WHAT YOU HAVE TO DO:
Set the data down once more, in full and exactly.

DATA TO USE:
::::::::

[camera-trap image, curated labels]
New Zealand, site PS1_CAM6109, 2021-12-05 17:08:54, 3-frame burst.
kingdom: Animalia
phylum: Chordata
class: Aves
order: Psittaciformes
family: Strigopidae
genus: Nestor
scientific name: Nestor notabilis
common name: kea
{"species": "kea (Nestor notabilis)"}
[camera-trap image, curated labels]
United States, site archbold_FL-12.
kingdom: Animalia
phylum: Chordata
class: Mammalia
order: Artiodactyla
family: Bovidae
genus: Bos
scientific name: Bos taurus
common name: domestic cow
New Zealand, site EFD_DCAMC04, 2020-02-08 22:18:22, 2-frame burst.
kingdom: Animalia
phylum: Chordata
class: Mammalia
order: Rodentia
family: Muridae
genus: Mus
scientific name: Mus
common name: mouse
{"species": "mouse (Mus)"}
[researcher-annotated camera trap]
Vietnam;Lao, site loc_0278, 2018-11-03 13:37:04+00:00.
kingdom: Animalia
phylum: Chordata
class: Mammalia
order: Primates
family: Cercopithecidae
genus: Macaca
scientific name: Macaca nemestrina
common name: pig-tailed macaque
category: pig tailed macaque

::::::::

RESPONSE AREA:
[camera-trap image, curated labels]
New Zealand, site PS1_CAM6109, 2021-12-05 17:08:54, 3-frame burst.
kingdom: Animalia
phylum: Chordata
class: Aves
order: Psittaciformes
family: Strigopidae
genus: Nestor
scientific name: Nestor notabilis
common name: kea
{"species": "kea (Nestor notabilis)"}
[camera-trap image, curated labels]
United States, site archbold_FL-12.
kingdom: Animalia
phylum: Chordata
class: Mammalia
order: Artiodactyla
family: Bovidae
genus: Bos
scientific name: Bos taurus
common name: domestic cow
New Zealand, site EFD_DCAMC04, 2020-02-08 22:18:22, 2-frame burst.
kingdom: Animalia
phylum: Chordata
class: Mammalia
order: Rodentia
family: Muridae
genus: Mus
scientific name: Mus
common name: mouse
{"species": "mouse (Mus)"}
[researcher-annotated camera trap]
Vietnam;Lao, site loc_0278, 2018-11-03 13:37:04+00:00.
kingdom: Animalia
phylum: Chordata
class: Mammalia
order: Primates
family: Cercopithecidae
genus: Macaca
scientific name: Macaca nemestrina
common name: pig-tailed macaque
category: pig tailed macaque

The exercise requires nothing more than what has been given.